Platform scale and quality (typical monthly cycle)

These figures reflect the general operating parameters of the PaxInsight platform during the project period.

Monthly responses
12,000+
across 47 routes, 3 airlines, 6 regional groupings
Response rate
8–12%
above the 6 to 8% industry average
Avg. completion
9–12 min
94%+ completion rate across cabin classes
Min. sample target
150
per airline, per region, per class, per month
★ Demonstration vs. enterprise scope

This page shows a condensed demonstration. The actual platform was substantially larger: surveys captured 60+ attributes with full branching logic (vs. 12 questions here); dashboards contained 87 visualisations per client explorable by 6+ dimensions (vs. 4 charts here); reporting included week-over-week analysis, cohort comparisons, and predictive NPS modelling; large carriers generated 12,000 to 15,000+ responses per month. Regional coverage spanned Transpacific, Transatlantic North, Transatlantic South, Intra-Europe, Intra-Asia, Europe-Middle East-Asia, Intra USA, and Intra China.

Impact: what the data changed

Over 12 months, I delivered monthly intelligence packages to three carriers. Each included an 8- to 12-page executive report, live Power BI dashboards with full drill-down, and ad-hoc analysis turned around within 48 hours.

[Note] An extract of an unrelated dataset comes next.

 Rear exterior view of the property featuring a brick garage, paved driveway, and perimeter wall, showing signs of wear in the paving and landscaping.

Below are four representative examples of how the data influenced business decisions.

Premium Economy repositioning

Route-level data showed that Premium Economy satisfaction was driven by seat space, not lounge access, which scored lowest of all touchpoints. One carrier shifted its marketing emphasis from lounge benefits to legroom and privacy, aligning communications with what passengers actually valued.

Crew scheduling

Cohort analysis revealed that crew attentiveness scores dropped systematically on routes with tight turnaround schedules. The data supported the case for adjusted rest policies on high-frequency long-haul pairings.

Competitive route strategy

Benchmarking showed one client consistently outperforming competitors on Transpacific routes but underperforming on Intra-Europe. This informed a decision to protect long-haul market share while investing in short-haul service improvements.

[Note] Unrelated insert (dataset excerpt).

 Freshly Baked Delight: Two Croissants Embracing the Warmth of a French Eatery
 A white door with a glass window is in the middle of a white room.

Capacity and satisfaction threshold

Trend analysis identified that satisfaction declined when load factors exceeded 80 percent, concentrated in lounge and meal service scores. This gave airline planners a data-backed threshold for capacity management.

The work showed that rigorously collected passenger experience data, stratified, timed and benchmarked, can inform decisions that airlines previously made on intuition. Each outcome above was supported by specific data points from the monthly reporting pipeline I built and maintained throughout the project.